• Source data:
**********

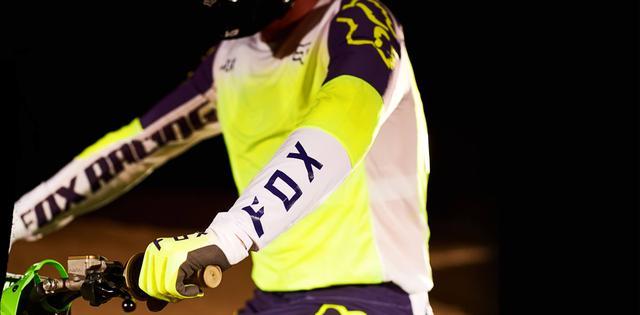 画像3: FOX フレックスエアー オナー 2020 AMA SX アナハイム1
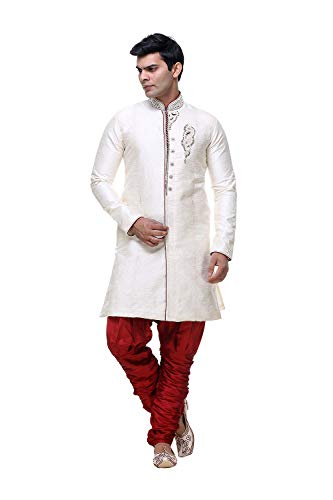 Traditional 8 Wedding Wear Western Party Indian Da 2 Ethnic Indo Of Facioun Gold Set Mens qp64IT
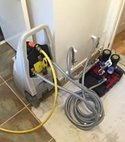 Square thumb powerflush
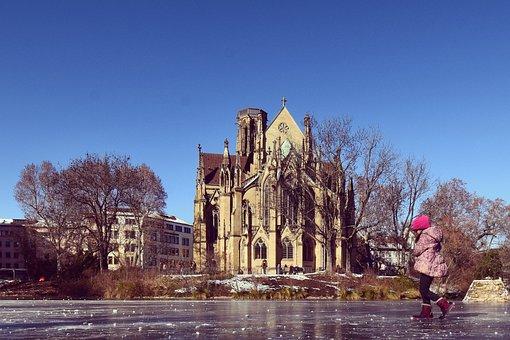 Stuttgart, Ice, Joy, Nature, Winter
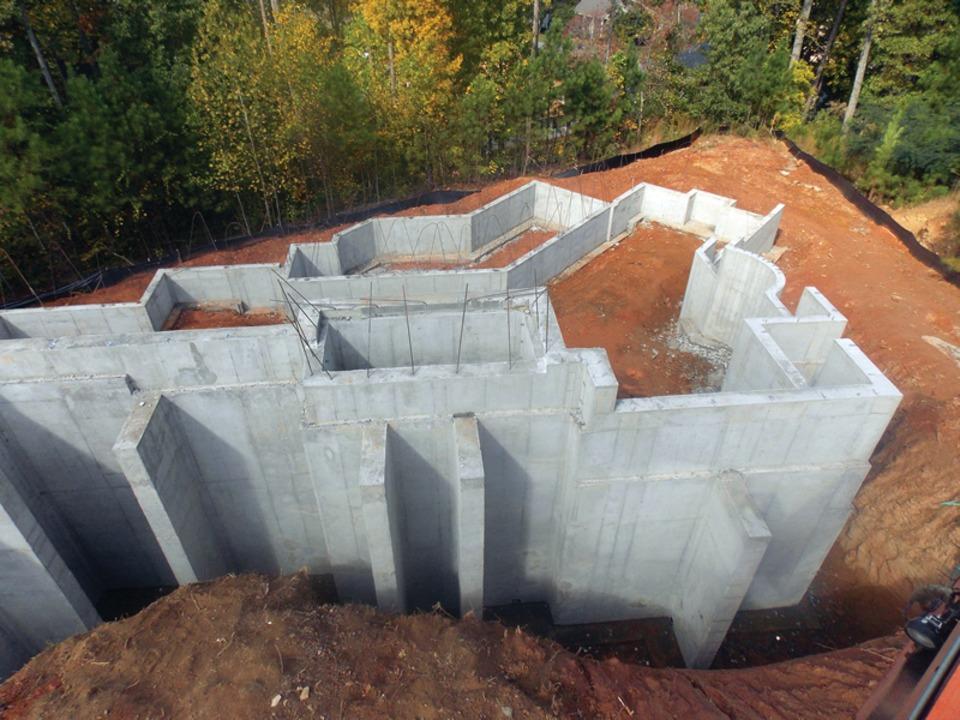 معلومات عن البناء على ميدة بدون قواعد المرسال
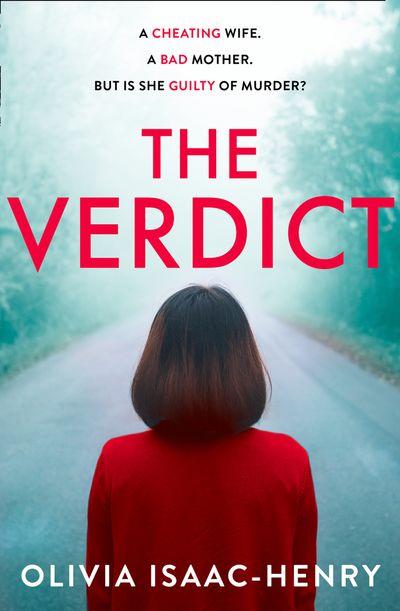 The Verdict - Olivia Isaac-Henry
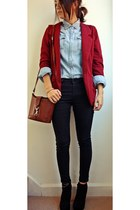 Primark shirt - brick red cotton clobber blazer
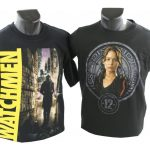 GIANT Comic Book, Video Game, and Entertainment T-Shirt Closeout!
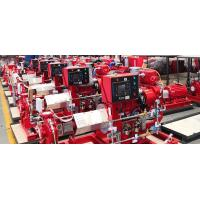 Buy cheap Diesel Engine End Suction Fire Pump Set Fire Fighting 5 00GPM138PSI UL FM NFPA 20 from Wholesalers
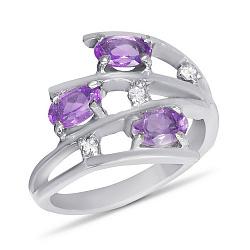 Золотое кольцо Третье измерение в белом цвете с аметистами и фианитами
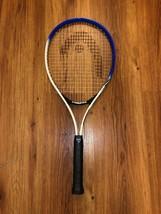 "Head Tennis Racket Titanium Ti. Conquest 4 1/4"" Grip Great Condition! - $27.85"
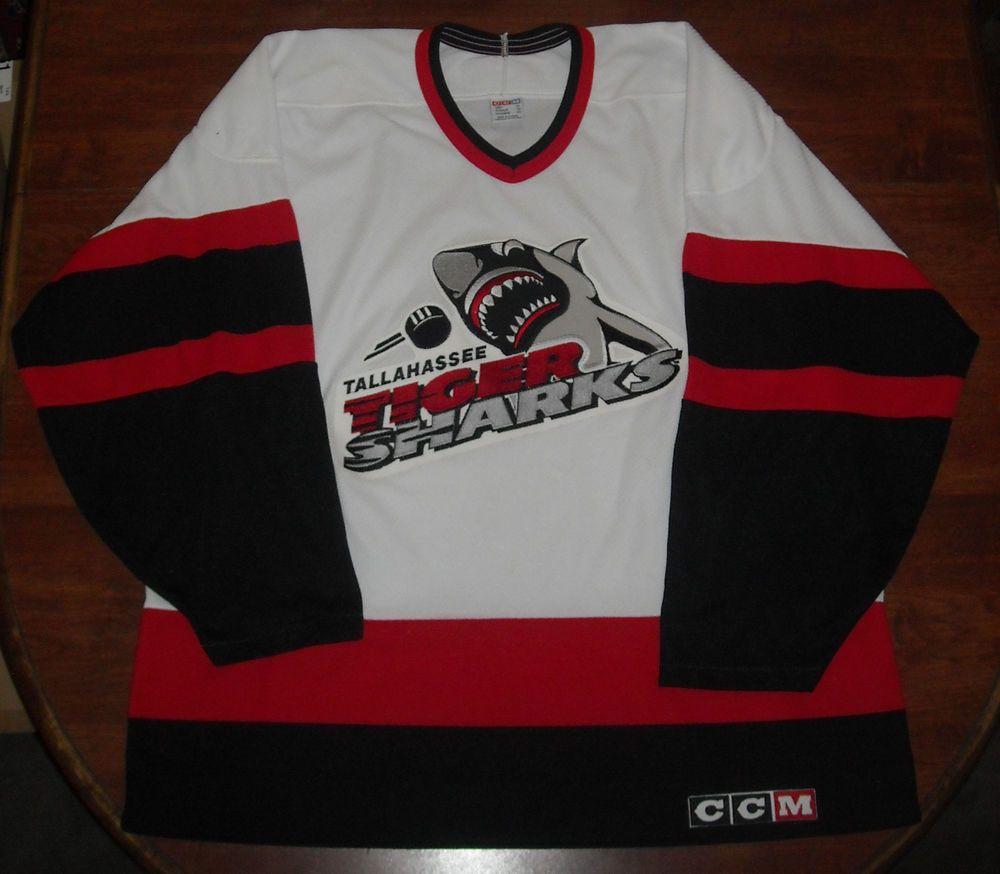 Rare Tallahassee Tiger Sharks Ccm Jersey Men S Xl Echl Defunct Team Ccm Tallahasseetigersharks Tigersharks Hockey Sweater Mens Xl Tallahassee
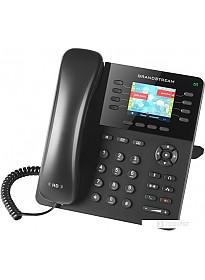 Проводной телефон Grandstream GXP2135
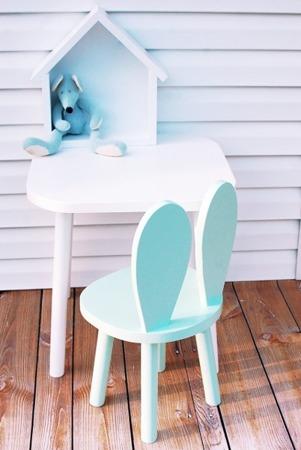 Zestaw krzesełko dziecięce królik + stoliczek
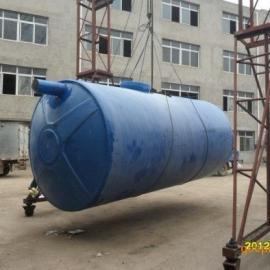 玻璃钢化粪池【生活污水处理设备】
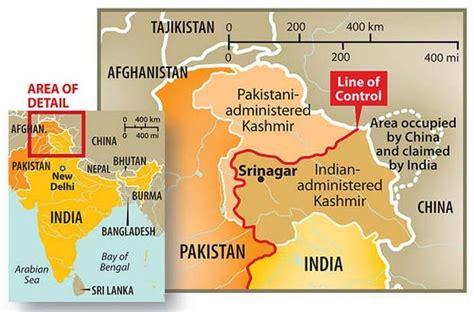 pakistan picture 6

**********

• Work order: Above are records with pictures. Reproduce exactly only the lines from the line with "Square thumb powerflush" through the line with "Zestaw krzesełko dziecięce", both ends included, and leave the pictures out.

• Response below:
 Square thumb powerflush
 Stuttgart, Ice, Joy, Nature, Winter
 معلومات عن البناء على ميدة بدون قواعد المرسال
 The Verdict - Olivia Isaac-Henry
 Primark shirt - brick red cotton clobber blazer
 GIANT Comic Book, Video Game, and Entertainment T-Shirt Closeout!
 Buy cheap Diesel Engine End Suction Fire Pump Set Fire Fighting 5 00GPM138PSI UL FM NFPA 20 from Wholesalers
 Золотое кольцо Третье измерение в белом цвете с аметистами и фианитами
 "Head Tennis Racket Titanium Ti. Conquest 4 1/4"" Grip Great Condition! - $27.85"
 Rare Tallahassee Tiger Sharks Ccm Jersey Men S Xl Echl Defunct Team Ccm Tallahasseetigersharks Tigersharks Hockey Sweater Mens Xl Tallahassee
 Проводной телефон Grandstream GXP2135
 Zestaw krzesełko dziecięce królik + stoliczek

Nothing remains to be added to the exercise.